Os estágios vão decorrer na vizinha zona económica especial de Hengqin (ilha da Montanha), que está sob a tutela do município de Zhuhai, em empresas de “alta qualidade” com presença nos mercados lusófonos e hispânicos, para “reforçar as competências linguísticas e profissionais dos jovens de Macau”.
Podem candidatar-se residentes de Macau com menos de 35 anos, licenciados ou recém-graduados em 2026, desde que possuam as competências exigidas para os postos de estágio e um salvo-conduto para deslocação ao interior da China.
Os portugueses com estatuto de residentes em Macau ficam assim excluídos dos estágios, uma vez que este salvo-conduto é apenas atribuído a pessoas que detém a nacionalidade chinesa.
A DSAL atribuirá a cada estagiário um subsídio mensal de subsistência de cinco mil patacas (536 euros), além de um subsídio único de 500 patacas (36 euros) para transporte de ida e volta e seguro de viagem.
Os participantes terão ainda direito a alojamento e subsídio de almoço durante o período de estágio, ficando as restantes despesas pessoais a seu cargo.
As candidaturas ao programa abrem a 15 de junho, numa iniciativa coorganizada pela DSAL e pela Direção dos Serviços de Assuntos de Subsistência da Zona de Cooperação Aprofundada entre Guangdong e Macau em Hengqin, com organização do Centro de Serviços Económicos e Comerciais entre a China e os Países de Língua Portuguesa/Espanhola (CECPS), criado em 2025.
“Com esta medida, o Governo de Macau procura consolidar o papel da região como ponte entre a China e os países de língua portuguesa e espanhola, ao mesmo tempo que investe na formação e empregabilidade dos jovens locais”, indicou a DSAL.
A China definiu em 2003 Macau como uma ponte entre o país e os países de língua portuguesa, papel que foi expandido pelo novo líder do governo, Sam Hou Fai, para englobar também os 21 países de língua oficial espanhola.
Em abril, durante a primeira visita ao estrangeiro desde que tomou posse, Sam Hou Fai passou por Lisboa e por Madrid, cidade onde assinou 43 acordos de cooperação em áreas como a tecnologia e desporto.

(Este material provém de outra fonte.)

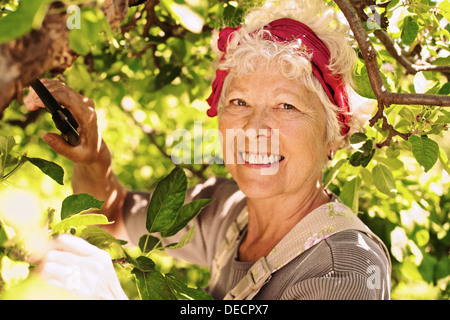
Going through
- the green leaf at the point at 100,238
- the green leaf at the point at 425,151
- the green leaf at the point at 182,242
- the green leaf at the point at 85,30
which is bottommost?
the green leaf at the point at 425,151

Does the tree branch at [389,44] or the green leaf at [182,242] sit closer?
the green leaf at [182,242]

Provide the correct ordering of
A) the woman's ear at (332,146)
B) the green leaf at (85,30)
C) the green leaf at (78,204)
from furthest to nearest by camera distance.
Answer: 1. the woman's ear at (332,146)
2. the green leaf at (78,204)
3. the green leaf at (85,30)

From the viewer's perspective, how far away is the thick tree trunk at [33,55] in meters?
0.62

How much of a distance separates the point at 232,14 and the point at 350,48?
1.93 feet

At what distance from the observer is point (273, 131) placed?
1.65m

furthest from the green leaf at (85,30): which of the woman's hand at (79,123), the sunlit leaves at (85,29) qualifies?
the woman's hand at (79,123)

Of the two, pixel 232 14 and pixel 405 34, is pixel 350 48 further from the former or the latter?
pixel 232 14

O chefe do Executivo fez ainda questão de realçar que Macau quer aproveitar a plataforma sino-lusófona para se expandir também a Espanha e aos mercados de língua espanhola.
Os planos de integração e cooperação existentes de Macau com a província de Guangdong e a zona económica especial de Hengqin, estabelecida para ajudar a diversificação económica da cidade, oferecem também uma via para a entrada das empresas dos países de língua espanhola na China.